I think this is preferable, because these download-at-build strategies need to end, and every upstream we cause to at least think about it is a step in the right direction. If we get as much mindshare as Debian one day this will have a huge beneficial effect on the reproducibilty of builds in general.
If that fails, or you’re just too hesitant to be that ideological about your packages, or just need something in the mean time, I think patching the build scripts to no longer download things at build time, and managing the downloads by hand or by parsing their build scripts, is the correct solution.
You can also fall back to FODs with a suitably neutered version of the script that only downloads but doesn’t build. There are a lot of problems with this, but it’s the most common approach I think.
I once tried the proxy approach but it didn’t work because most of the web uses https, which means the proxy can see the server and port, but not the full URL.
@Atry , I’m very interested in this idea of using a proxy after seeing the brilliance of nix but fighting language tooling (pip, mix) and going through multiple *2nix solutions with broken edge cases to get it packaged right.
My intuition is it’ll be an elegant alternative to the current method of flipping installers/builders inside-out to work with nix.
You run into problems of when and how you collect those artifacts, and how you persist them, though, especially with proprietary applications where you might not be allowed to redistribute the downloaded artifacts.
I have an idea in mind, basically persisting a custom lock file and also persisting ephemeral artifacts similar to the idea of an impure translator in dream2nix
Anyways, is anyone working on this? I’d love to partner up.

:: Material supplied ::
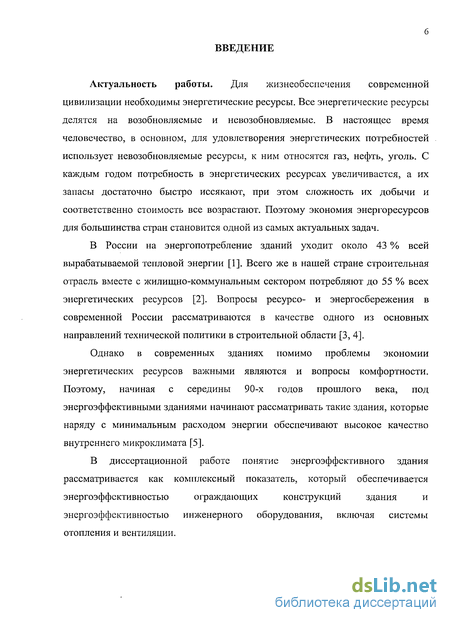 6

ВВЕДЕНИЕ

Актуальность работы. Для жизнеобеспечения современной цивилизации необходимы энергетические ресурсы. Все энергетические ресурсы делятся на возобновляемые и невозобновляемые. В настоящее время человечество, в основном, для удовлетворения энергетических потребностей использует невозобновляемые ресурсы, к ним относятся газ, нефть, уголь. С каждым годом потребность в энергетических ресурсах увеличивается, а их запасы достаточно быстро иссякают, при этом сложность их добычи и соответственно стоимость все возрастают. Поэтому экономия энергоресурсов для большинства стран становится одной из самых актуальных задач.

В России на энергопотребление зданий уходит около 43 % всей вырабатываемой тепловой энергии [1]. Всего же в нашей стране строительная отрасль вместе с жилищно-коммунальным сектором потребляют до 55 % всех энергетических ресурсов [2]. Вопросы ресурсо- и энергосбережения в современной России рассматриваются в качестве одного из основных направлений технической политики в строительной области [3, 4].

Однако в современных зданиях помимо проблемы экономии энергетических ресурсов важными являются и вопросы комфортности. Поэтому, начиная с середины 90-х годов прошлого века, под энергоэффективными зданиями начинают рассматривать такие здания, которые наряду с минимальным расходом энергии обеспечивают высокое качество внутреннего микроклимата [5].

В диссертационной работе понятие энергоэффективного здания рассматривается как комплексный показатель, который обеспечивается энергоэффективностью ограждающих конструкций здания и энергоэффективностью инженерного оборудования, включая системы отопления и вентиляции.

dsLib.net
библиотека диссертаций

---

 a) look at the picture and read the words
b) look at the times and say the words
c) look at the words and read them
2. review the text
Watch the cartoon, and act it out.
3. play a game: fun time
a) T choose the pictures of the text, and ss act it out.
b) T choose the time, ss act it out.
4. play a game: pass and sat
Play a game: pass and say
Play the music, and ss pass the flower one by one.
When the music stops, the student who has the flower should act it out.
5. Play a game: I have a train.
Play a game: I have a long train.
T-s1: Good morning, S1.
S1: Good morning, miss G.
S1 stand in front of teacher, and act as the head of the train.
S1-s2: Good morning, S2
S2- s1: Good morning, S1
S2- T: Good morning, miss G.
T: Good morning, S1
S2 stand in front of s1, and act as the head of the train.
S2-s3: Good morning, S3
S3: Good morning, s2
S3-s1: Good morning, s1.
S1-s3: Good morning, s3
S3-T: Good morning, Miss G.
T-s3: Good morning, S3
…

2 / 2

---

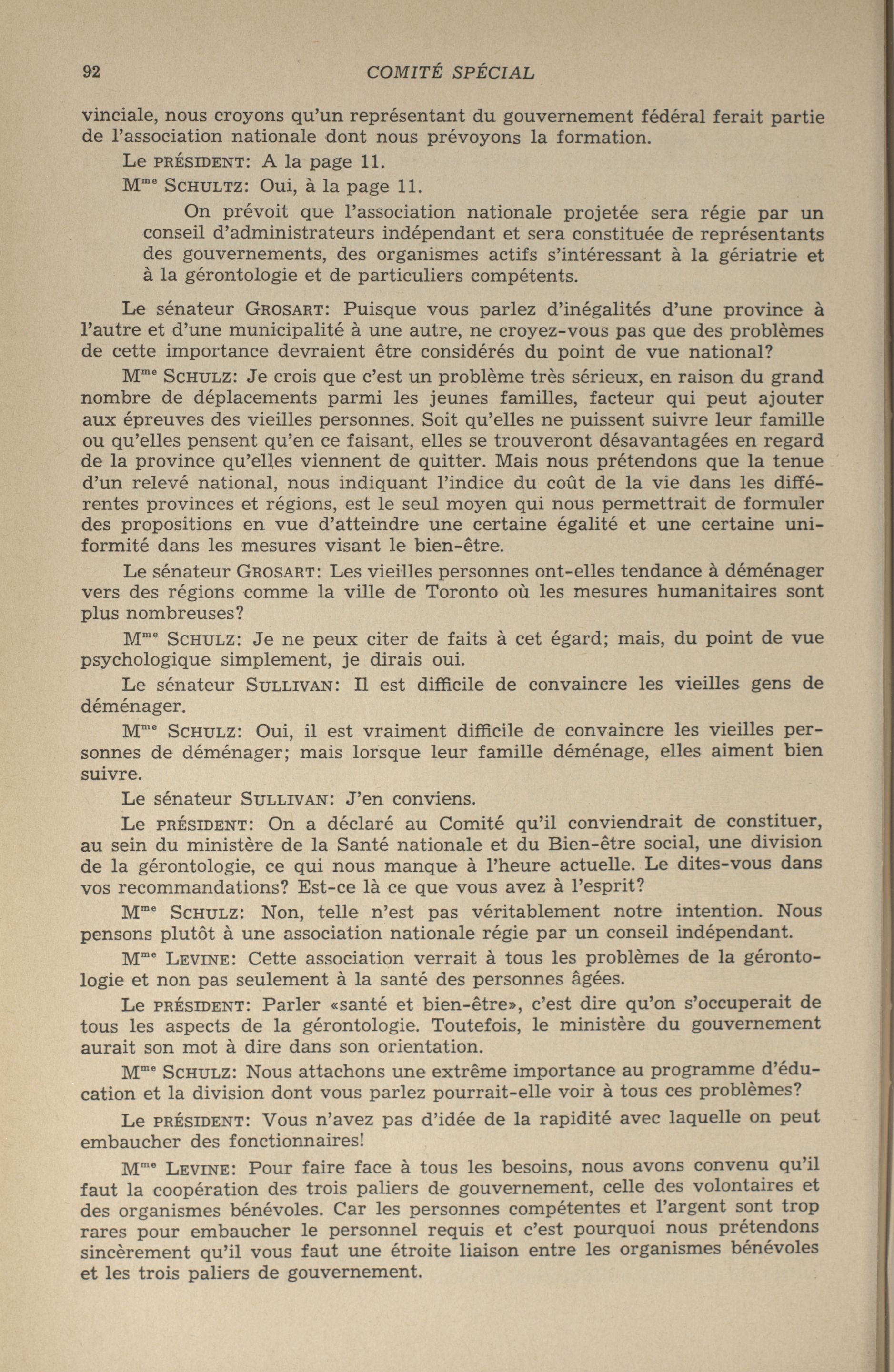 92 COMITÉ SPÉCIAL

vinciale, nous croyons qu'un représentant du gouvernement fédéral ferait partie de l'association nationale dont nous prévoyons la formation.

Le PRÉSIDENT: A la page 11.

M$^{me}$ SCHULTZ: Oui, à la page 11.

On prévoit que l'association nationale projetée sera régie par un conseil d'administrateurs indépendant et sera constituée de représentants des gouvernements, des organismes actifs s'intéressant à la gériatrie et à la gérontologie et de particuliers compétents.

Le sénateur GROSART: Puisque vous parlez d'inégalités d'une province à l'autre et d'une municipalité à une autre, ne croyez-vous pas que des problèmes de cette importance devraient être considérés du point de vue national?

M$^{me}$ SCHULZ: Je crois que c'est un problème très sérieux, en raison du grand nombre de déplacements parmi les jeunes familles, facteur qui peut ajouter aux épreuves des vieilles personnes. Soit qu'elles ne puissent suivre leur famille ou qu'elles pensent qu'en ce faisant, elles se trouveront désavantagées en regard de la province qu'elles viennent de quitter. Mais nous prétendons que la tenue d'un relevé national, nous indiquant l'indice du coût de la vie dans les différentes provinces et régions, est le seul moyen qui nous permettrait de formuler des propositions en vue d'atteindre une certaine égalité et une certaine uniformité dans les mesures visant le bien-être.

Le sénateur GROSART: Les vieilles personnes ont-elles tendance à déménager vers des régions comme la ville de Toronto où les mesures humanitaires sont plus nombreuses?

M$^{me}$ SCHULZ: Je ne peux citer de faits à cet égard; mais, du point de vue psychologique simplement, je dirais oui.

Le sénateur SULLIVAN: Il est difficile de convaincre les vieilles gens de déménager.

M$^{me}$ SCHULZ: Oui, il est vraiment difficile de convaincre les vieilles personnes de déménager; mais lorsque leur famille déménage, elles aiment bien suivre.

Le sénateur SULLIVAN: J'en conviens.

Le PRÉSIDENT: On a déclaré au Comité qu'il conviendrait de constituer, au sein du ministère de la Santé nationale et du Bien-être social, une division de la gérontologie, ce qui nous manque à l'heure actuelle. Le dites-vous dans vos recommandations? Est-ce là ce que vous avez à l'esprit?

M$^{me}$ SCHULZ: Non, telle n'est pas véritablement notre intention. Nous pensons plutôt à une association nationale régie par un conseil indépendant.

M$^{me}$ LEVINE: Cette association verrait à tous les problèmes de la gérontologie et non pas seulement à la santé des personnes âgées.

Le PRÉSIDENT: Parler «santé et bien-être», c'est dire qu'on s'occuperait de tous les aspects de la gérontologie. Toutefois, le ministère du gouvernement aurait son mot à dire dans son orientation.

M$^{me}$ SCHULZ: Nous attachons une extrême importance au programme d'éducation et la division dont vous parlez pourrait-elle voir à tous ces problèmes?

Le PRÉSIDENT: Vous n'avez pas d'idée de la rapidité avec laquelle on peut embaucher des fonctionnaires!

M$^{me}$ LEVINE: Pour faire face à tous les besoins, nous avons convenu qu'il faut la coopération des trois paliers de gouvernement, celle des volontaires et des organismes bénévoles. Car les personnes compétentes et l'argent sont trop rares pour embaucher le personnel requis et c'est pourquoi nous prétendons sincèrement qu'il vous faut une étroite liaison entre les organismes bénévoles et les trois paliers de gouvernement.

:: Required work ::
- A) Transcribe the stretch of the thread about build-time downloads from "You can also" through "it packaged right.".
- B) According to the thread about build-time downloads, why did the attempt at the proxy approach not work? Answer in one to three sentences.
Rely only on the thread about build-time downloads, not on the records.

:: Exercise responses ::
- A)
You can also fall back to FODs with a suitably neutered version of the script that only downloads but doesn’t build. There are a lot of problems with this, but it’s the most common approach I think.
I once tried the proxy approach but it didn’t work because most of the web uses https, which means the proxy can see the server and port, but not the full URL.
@Atry , I’m very interested in this idea of using a proxy after seeing the brilliance of nix but fighting language tooling (pip, mix) and going through multiple *2nix solutions with broken edge cases to get it packaged right.

- B) It failed because most of the web uses https. Over https, a proxy can see the server and port but not the full URL.